→ SOURCE DOCUMENT
Voice AI Platform
Complete API & platform documentation for the multilingual Text-to-Speech REST API.
Platform Overview
Voice AI is a production-grade TTS API supporting 14 neural voices across 7 language variants (Tamil, Hindi, Telugu, Malayalam, English IN/US/UK). It delivers sub-second cached responses, per-key rate limiting, monthly character quotas, and full request-level audit logging.
Architecture
Client ──HTTPS──▶ Nginx Ingress (TLS + rate limit 50rps)
│
▼
FastAPI Pod (uvicorn, 2 async workers)
│ │ │
▼ ▼ ▼
API Key Rate Limit TTS Engine
Lookup Check (edge-tts)
(PostgreSQL) (Redis) │
▼
Microsoft Edge
Neural TTS (WSS)
│
┌────────────────────┘
▼
Redis Cache ──▶ Return audio/mpeg
(1h TTL, SHA-256 keyed)
│
▼
Usage Logging (PostgreSQL)
├─ usage_logs (per-request)
├─ daily_usage (aggregated)
└─ api_keys (counters updated)

→ PROMPT
Using the Voice AI Platform documentation, answer:
1. How many neural voices does the API support?
2. What rate limit does the Nginx Ingress enforce?
3. What TTL is set on the Redis Cache?
The records play no part in this work.

→ LISTED ENTRIES
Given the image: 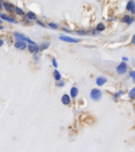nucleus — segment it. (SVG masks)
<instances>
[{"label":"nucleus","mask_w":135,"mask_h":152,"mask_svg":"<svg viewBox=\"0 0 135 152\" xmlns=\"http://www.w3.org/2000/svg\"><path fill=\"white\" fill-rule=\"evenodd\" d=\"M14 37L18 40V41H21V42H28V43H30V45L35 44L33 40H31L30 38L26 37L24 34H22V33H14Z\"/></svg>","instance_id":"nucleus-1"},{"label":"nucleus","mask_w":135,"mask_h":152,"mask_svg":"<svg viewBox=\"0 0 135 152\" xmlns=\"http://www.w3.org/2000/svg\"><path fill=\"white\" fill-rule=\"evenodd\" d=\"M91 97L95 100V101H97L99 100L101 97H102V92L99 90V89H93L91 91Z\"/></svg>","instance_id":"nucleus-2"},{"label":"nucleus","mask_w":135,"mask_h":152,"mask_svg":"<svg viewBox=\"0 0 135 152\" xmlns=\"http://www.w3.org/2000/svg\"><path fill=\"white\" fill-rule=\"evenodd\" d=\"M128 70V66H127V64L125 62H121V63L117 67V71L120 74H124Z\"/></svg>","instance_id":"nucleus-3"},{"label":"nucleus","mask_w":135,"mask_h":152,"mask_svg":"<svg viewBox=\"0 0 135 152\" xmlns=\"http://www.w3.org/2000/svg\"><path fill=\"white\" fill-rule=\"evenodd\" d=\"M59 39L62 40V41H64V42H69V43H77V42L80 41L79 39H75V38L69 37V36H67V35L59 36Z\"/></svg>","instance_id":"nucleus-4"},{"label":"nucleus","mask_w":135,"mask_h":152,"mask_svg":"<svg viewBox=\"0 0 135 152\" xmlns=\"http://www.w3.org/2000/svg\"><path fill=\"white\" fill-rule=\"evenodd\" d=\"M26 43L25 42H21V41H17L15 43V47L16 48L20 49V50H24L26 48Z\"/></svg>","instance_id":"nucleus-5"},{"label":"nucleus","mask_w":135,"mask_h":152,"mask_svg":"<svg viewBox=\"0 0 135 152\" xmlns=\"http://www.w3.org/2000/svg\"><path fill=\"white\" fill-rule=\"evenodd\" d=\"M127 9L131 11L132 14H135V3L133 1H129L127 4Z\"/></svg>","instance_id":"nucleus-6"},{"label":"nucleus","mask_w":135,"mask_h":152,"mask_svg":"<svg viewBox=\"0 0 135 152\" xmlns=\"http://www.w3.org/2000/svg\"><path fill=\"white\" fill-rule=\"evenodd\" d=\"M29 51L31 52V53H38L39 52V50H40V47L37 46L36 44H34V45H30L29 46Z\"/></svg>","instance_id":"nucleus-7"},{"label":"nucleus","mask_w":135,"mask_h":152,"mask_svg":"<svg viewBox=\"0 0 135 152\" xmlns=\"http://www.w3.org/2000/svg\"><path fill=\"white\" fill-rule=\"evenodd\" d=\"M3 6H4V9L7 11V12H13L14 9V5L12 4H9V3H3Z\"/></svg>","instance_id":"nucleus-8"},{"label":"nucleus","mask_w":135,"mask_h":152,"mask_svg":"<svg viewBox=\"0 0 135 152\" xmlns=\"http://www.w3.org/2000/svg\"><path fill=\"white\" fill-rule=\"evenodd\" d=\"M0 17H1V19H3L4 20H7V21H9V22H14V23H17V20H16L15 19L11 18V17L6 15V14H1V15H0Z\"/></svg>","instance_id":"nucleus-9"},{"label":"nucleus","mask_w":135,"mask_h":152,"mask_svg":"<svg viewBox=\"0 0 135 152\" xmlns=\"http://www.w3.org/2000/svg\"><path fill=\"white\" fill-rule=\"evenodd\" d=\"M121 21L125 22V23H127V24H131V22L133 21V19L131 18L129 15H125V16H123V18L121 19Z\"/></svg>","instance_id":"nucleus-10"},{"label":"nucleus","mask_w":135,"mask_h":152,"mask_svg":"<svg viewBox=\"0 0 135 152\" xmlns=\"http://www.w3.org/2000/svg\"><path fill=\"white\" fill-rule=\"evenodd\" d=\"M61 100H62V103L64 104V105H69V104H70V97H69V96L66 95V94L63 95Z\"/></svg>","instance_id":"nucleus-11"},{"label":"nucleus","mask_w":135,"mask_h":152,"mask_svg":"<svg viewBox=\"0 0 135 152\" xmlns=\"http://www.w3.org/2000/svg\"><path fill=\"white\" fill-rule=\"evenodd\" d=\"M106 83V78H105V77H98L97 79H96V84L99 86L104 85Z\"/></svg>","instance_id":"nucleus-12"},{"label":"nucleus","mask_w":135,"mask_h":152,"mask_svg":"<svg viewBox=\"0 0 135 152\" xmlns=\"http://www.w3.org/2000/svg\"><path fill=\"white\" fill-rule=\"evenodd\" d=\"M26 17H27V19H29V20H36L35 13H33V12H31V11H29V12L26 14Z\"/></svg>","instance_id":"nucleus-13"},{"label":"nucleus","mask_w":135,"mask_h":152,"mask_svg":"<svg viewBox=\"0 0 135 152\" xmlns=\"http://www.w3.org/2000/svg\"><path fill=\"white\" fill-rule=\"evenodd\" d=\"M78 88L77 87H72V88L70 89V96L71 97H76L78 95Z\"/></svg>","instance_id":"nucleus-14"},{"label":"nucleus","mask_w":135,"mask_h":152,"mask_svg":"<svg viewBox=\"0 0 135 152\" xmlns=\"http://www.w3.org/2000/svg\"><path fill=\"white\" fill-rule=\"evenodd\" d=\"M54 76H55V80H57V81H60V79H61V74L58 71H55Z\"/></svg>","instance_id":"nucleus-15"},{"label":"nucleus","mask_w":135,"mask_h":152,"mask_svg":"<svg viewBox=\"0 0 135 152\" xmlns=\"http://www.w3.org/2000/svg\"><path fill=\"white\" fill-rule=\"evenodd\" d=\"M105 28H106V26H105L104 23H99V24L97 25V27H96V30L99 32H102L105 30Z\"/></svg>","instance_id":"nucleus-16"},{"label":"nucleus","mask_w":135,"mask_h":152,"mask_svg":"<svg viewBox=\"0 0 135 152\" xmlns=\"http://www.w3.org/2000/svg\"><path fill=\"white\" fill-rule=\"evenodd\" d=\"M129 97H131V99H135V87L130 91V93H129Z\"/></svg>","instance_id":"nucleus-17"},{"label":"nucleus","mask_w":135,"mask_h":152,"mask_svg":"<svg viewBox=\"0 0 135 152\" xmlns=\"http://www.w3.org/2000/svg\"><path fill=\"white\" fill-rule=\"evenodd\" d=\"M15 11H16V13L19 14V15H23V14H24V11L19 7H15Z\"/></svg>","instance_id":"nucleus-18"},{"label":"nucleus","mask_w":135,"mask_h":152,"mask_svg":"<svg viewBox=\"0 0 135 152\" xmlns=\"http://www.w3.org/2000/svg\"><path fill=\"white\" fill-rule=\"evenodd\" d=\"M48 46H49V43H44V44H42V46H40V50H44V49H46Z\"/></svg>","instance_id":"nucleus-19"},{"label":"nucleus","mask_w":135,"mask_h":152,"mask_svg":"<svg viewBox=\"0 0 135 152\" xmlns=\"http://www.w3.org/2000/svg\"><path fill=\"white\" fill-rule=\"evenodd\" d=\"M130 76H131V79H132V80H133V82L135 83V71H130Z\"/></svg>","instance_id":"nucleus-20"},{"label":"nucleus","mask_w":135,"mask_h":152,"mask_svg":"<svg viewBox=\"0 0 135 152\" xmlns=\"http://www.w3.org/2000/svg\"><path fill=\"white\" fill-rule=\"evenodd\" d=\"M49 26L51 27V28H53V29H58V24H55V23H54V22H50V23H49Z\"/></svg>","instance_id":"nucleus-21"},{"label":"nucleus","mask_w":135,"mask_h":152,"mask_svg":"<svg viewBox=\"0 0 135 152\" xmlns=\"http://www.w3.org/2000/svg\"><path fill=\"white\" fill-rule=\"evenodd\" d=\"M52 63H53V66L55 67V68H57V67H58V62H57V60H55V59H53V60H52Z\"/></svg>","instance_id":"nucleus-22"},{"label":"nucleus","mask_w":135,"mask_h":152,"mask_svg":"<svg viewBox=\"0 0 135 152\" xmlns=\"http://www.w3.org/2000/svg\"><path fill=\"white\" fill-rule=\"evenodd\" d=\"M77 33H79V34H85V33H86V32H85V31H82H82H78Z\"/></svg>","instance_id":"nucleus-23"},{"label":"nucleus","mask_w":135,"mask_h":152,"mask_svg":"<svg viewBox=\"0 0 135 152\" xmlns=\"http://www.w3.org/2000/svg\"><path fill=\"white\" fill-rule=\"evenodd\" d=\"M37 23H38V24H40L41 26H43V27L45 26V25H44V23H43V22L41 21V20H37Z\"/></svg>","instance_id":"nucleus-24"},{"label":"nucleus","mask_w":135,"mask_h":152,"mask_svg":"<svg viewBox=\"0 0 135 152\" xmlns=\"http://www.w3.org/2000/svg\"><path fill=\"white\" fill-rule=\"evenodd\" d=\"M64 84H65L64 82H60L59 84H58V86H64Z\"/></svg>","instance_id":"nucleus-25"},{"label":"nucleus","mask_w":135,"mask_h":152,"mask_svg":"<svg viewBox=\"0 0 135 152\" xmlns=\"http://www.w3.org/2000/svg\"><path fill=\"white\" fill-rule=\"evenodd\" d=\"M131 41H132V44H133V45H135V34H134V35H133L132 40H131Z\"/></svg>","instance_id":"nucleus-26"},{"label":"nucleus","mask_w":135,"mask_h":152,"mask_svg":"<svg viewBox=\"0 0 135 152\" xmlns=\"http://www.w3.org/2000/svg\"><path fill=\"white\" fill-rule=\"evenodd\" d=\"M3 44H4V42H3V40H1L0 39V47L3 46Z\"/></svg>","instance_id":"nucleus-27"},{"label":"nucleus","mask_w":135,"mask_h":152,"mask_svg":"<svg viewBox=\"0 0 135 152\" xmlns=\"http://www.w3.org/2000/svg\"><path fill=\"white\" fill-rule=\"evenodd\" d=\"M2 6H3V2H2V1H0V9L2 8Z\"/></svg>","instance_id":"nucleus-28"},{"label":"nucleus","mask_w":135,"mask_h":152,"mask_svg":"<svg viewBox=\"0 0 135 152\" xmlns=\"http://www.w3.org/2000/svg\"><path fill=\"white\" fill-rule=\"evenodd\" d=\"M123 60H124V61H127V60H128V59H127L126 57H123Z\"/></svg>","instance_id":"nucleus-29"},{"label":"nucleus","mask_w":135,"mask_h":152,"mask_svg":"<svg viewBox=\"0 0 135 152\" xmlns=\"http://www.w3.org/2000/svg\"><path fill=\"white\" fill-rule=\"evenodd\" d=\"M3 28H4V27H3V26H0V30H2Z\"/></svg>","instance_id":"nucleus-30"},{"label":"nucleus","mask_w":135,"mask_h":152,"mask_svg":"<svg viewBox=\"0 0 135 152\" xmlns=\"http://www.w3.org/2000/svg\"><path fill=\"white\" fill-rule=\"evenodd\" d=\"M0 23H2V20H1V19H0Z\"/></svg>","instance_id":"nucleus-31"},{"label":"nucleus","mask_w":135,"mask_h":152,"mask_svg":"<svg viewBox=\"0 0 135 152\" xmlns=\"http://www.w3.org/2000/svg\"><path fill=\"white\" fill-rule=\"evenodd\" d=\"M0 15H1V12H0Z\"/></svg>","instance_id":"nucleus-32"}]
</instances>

...

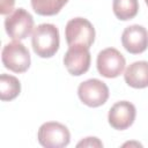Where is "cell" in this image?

→ SOLVED EXERCISE
1. 14
2. 50rps
3. 1h